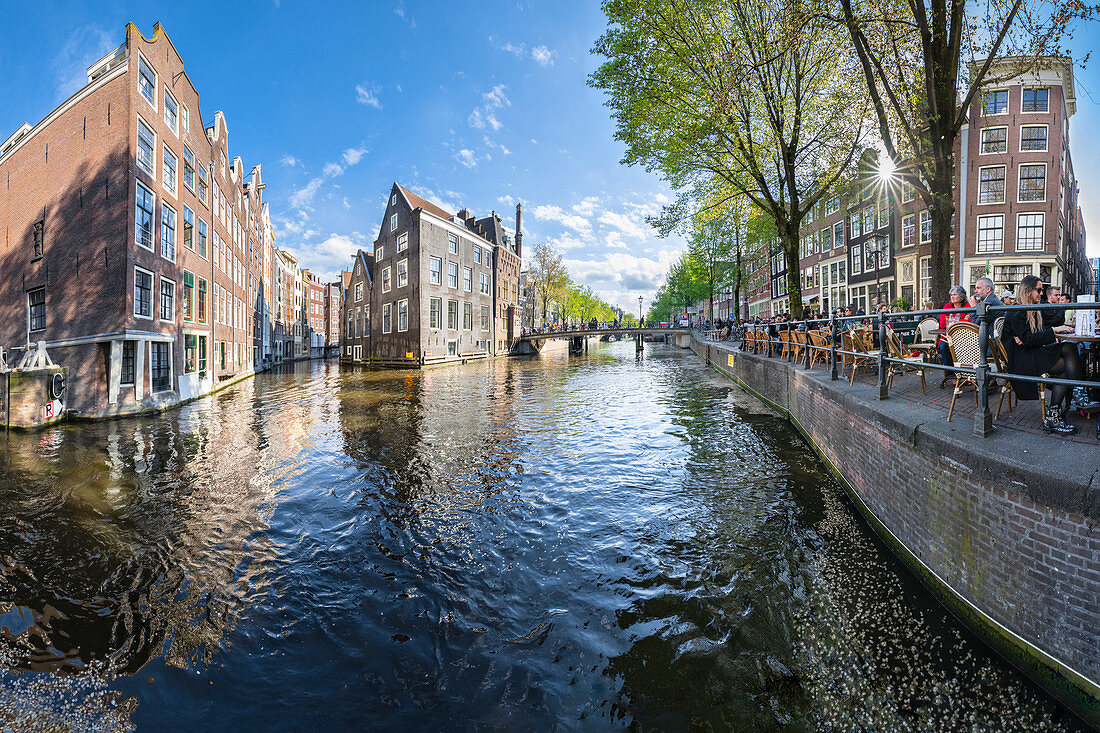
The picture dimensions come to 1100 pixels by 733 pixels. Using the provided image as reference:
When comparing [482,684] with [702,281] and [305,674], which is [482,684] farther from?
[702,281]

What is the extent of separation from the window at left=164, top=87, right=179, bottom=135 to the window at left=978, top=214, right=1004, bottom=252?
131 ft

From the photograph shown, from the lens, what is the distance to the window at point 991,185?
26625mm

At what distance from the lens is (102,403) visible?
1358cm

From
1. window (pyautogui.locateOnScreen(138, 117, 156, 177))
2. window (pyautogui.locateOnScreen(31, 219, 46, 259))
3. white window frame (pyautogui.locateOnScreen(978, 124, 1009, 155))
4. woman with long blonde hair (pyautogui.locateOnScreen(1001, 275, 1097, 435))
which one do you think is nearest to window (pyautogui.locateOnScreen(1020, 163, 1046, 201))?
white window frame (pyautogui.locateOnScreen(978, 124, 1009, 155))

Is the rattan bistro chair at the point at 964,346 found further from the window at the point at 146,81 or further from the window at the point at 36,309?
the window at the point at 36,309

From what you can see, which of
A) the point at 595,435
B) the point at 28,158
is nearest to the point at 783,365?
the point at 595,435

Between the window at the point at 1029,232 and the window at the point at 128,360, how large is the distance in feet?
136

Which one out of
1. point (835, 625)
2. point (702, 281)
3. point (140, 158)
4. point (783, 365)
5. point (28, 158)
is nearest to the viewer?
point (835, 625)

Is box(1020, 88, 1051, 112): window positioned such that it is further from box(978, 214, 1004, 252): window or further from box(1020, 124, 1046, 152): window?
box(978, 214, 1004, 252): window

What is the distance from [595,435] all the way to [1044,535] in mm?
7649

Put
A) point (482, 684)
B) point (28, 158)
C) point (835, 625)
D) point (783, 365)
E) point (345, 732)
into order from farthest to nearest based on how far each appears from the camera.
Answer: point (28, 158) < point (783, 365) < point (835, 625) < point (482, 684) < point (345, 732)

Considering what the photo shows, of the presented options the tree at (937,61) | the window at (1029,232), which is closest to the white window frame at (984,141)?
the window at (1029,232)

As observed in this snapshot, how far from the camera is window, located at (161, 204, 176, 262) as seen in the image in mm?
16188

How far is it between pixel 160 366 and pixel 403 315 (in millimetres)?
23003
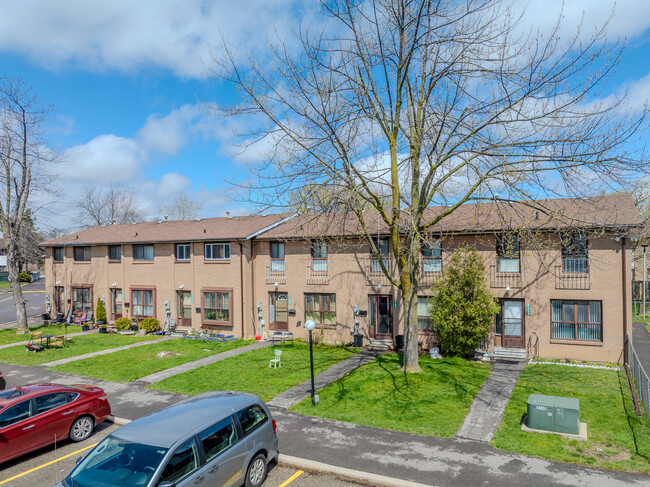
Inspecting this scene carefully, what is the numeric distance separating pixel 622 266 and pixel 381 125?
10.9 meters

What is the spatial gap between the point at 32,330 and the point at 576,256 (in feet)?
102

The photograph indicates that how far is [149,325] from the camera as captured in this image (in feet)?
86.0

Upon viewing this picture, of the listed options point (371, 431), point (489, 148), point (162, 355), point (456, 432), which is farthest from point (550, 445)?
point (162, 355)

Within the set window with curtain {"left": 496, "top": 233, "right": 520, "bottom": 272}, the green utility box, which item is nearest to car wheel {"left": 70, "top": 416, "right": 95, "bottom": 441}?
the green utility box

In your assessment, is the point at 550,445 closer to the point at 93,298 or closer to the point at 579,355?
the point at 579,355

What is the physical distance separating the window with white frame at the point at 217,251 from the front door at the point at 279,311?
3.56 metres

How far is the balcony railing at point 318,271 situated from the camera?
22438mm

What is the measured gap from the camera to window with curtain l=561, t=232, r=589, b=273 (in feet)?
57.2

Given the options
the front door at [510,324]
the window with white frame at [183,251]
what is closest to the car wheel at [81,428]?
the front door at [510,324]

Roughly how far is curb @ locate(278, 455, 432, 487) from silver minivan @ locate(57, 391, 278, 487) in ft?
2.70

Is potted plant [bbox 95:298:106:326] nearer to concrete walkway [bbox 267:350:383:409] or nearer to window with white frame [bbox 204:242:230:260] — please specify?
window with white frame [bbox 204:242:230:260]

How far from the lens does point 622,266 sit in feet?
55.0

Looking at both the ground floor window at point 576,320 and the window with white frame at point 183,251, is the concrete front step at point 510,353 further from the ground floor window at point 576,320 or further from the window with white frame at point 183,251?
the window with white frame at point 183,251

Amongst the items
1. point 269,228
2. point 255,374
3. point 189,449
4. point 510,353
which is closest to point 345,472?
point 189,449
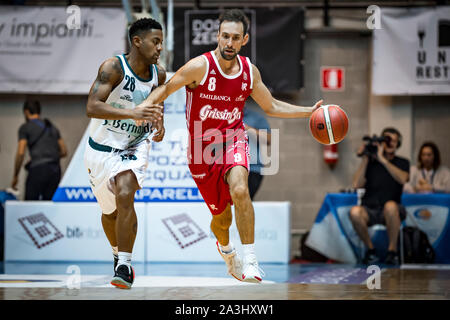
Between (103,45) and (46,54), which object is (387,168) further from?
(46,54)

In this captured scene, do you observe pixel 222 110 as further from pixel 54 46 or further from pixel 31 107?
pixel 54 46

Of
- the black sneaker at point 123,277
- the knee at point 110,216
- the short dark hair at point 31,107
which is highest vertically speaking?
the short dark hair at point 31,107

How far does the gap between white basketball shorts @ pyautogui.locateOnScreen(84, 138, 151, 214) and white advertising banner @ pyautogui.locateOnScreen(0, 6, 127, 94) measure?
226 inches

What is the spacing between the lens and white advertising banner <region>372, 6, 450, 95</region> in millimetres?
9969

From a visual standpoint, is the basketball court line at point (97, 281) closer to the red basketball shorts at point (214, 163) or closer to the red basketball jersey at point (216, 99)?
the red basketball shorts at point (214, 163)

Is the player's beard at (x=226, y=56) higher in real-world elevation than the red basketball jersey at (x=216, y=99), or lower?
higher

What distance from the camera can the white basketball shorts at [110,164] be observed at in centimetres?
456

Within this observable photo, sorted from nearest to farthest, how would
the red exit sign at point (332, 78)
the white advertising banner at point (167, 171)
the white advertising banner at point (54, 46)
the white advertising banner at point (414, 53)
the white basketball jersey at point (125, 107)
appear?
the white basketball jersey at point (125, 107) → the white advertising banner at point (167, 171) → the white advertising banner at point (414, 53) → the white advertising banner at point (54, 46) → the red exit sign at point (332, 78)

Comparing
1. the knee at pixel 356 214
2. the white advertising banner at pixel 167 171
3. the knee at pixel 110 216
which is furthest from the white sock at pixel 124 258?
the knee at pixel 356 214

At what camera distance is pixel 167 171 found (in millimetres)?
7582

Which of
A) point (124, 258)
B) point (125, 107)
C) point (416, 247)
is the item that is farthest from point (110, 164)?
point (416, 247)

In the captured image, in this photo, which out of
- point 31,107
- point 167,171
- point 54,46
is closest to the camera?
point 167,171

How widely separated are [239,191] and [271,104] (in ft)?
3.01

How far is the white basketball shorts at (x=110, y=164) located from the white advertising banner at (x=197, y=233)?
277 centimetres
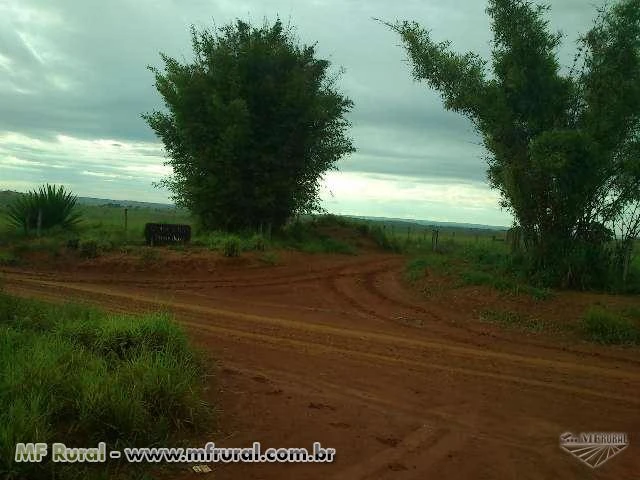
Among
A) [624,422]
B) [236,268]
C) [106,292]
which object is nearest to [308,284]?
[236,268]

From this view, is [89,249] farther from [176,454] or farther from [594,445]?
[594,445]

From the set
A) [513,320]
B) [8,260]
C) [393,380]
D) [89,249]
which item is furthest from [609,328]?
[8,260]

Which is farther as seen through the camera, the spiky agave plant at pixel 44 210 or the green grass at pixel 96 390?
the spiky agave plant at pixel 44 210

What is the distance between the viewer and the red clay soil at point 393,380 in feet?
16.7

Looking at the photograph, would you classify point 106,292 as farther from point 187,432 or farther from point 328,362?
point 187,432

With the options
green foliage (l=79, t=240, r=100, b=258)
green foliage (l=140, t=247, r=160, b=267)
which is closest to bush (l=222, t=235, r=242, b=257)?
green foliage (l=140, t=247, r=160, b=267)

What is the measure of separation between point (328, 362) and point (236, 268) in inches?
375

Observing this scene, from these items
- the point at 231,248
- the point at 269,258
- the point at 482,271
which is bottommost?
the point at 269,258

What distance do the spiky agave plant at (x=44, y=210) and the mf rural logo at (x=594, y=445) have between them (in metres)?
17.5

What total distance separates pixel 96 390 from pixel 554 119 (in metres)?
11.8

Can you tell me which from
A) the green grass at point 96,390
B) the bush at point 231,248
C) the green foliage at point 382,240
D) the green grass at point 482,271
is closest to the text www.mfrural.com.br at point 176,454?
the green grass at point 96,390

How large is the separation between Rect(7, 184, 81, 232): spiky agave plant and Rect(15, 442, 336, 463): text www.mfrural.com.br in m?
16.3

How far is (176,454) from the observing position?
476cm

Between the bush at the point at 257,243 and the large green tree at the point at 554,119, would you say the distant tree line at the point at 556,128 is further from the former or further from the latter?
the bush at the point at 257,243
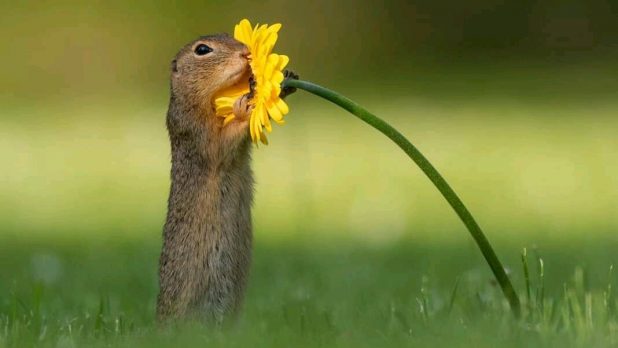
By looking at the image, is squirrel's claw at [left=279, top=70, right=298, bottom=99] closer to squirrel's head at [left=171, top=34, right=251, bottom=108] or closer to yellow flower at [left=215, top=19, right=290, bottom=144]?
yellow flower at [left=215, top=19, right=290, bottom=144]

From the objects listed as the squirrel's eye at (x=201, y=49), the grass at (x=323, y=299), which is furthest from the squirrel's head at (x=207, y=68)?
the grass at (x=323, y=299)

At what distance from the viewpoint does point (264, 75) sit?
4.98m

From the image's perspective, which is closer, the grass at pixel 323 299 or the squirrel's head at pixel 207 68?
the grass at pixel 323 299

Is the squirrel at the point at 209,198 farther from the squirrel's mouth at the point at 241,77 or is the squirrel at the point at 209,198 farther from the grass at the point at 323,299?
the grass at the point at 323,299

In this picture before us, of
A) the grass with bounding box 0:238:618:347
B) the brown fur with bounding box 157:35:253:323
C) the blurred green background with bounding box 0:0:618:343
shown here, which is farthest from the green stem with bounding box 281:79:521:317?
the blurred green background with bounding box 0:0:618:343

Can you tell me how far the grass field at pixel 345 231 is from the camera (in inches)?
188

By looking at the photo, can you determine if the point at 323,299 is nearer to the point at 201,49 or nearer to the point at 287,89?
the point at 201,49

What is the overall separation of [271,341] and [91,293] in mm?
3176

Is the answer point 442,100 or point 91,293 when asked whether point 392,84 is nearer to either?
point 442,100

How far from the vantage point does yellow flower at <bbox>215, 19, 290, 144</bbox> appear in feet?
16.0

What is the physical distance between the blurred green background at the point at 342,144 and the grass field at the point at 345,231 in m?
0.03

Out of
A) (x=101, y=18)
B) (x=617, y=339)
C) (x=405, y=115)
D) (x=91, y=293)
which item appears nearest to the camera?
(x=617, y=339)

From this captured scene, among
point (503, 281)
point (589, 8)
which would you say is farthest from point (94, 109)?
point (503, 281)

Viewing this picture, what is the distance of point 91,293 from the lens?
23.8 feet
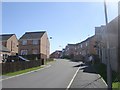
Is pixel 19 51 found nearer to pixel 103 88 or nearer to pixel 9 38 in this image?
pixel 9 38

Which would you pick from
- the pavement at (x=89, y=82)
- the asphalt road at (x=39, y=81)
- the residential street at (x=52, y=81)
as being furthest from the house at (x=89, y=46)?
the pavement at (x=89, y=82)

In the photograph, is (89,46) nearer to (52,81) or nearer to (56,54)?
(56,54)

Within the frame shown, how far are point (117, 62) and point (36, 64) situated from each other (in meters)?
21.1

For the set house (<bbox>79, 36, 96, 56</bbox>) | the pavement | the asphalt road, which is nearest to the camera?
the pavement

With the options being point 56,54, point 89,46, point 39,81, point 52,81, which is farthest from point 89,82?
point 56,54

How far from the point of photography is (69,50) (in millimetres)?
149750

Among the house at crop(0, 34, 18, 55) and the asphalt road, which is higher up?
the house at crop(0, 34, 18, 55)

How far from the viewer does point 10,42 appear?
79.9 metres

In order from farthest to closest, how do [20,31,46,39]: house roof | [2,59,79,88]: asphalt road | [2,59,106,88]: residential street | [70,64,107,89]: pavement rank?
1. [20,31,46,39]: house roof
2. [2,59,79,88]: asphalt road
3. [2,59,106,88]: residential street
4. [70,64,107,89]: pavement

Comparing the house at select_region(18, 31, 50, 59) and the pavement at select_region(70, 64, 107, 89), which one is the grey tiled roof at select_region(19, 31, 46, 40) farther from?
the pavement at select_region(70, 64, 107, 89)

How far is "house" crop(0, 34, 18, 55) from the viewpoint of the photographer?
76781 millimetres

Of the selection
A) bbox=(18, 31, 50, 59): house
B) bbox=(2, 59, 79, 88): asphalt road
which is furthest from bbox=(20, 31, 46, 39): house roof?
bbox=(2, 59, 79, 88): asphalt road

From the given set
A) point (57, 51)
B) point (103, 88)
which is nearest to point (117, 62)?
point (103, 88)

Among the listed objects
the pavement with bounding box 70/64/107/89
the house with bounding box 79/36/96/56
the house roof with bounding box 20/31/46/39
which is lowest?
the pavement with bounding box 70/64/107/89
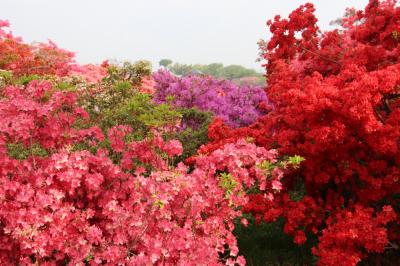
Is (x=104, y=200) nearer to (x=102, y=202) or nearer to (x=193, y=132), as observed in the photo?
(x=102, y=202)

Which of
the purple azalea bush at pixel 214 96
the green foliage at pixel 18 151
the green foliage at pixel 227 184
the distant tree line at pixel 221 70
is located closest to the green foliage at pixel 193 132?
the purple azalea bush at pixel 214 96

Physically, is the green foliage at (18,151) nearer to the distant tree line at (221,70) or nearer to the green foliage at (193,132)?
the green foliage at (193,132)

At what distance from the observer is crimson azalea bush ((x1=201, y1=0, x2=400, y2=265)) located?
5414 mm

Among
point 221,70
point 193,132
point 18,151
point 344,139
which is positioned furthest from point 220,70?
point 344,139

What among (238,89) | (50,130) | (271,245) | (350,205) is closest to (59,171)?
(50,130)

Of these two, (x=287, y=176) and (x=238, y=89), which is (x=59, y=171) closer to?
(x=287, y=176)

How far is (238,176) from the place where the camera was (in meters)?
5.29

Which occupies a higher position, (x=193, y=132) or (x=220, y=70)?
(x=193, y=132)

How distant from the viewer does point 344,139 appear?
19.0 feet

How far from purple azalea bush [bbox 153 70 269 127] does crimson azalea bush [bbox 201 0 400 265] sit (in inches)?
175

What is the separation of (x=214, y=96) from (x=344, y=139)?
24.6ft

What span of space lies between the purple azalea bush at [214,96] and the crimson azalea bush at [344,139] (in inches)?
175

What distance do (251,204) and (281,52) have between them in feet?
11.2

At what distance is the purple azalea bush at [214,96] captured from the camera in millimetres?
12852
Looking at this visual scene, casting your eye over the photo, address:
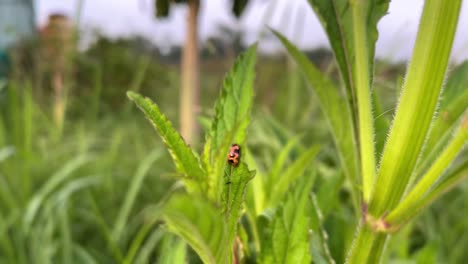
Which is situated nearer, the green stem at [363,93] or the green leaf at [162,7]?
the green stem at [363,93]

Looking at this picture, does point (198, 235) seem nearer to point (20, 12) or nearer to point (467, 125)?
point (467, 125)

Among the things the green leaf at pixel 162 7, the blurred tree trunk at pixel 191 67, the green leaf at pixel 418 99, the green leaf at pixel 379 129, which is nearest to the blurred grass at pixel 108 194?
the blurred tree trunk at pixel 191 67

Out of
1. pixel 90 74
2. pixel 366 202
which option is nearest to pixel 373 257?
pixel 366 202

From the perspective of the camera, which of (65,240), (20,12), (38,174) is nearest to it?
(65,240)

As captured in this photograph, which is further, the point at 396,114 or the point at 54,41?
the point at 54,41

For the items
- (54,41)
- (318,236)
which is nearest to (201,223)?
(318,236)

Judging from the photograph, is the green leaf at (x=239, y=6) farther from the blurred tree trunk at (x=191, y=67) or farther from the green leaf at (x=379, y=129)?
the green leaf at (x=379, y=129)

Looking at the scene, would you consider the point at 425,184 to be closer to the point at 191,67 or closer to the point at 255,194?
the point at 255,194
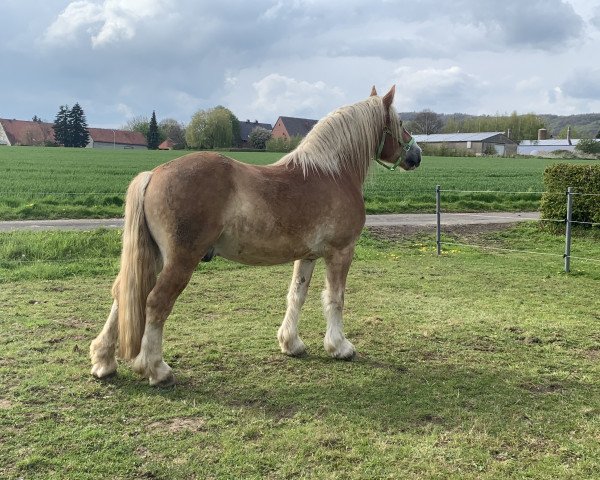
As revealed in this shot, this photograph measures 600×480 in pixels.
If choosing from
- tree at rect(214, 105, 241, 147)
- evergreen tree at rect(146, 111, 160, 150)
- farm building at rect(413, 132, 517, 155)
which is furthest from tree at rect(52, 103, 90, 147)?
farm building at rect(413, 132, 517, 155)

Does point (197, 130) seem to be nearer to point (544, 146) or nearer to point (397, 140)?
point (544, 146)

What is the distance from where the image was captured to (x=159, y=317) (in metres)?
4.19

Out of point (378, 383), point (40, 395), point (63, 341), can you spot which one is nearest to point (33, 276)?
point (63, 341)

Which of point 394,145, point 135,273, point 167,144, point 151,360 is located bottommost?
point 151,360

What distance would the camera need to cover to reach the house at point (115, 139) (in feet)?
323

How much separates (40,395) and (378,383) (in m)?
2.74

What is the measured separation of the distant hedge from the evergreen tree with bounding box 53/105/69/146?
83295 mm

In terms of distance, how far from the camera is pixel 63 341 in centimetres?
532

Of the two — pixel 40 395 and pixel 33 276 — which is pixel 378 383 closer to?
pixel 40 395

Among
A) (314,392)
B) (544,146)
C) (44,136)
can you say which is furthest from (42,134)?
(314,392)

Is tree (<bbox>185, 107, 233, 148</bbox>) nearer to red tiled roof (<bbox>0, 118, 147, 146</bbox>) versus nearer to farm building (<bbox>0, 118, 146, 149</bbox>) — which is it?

■ ■ ■

■ **Brief**:
Your task is to output exactly the lines from the line containing "Judging from the" through the last line, inclusive, leaving every picture out.

■ **Exercise answer**:
Judging from the photograph, is the green leaf at (x=239, y=6) farther from the blurred tree trunk at (x=191, y=67) or farther from the green leaf at (x=379, y=129)?
the green leaf at (x=379, y=129)

Looking at the scene, would you consider the point at 425,184 to be closer to the point at 191,67 or closer to the point at 255,194?
the point at 255,194
As revealed in this shot, this photograph measures 600×480 in pixels.
If choosing from
- tree at rect(214, 105, 241, 147)
- evergreen tree at rect(146, 111, 160, 150)
- farm building at rect(413, 132, 517, 155)
which is furthest from tree at rect(52, 103, 90, 147)?
farm building at rect(413, 132, 517, 155)

Does point (197, 130) seem to be nearer to point (544, 146) or nearer to point (397, 140)?
point (544, 146)

What is the distance from where the image was captured to (x=159, y=317) (in metres)?
4.19

Out of point (378, 383), point (40, 395), point (63, 341), can you spot which one is nearest to point (33, 276)?
point (63, 341)

Which of point 394,145, point 135,273, point 167,144, point 151,360 is located bottommost?
point 151,360

What distance would the camera need to cover to reach the house at point (115, 139) (in feet)?
323

How much separates (40,395) and (378,383) (in m)?
2.74

What is the measured separation of the distant hedge from the evergreen tree with bounding box 53/105/69/146?
83295 mm

In terms of distance, how far from the camera is pixel 63 341 in centimetres?
532

Of the two — pixel 40 395 and pixel 33 276 — which is pixel 378 383 closer to?
pixel 40 395

Among
A) (314,392)
B) (544,146)
C) (44,136)
can you say which is furthest from (42,134)?
(314,392)

Is tree (<bbox>185, 107, 233, 148</bbox>) nearer to red tiled roof (<bbox>0, 118, 147, 146</bbox>) versus nearer to farm building (<bbox>0, 118, 146, 149</bbox>) — which is it?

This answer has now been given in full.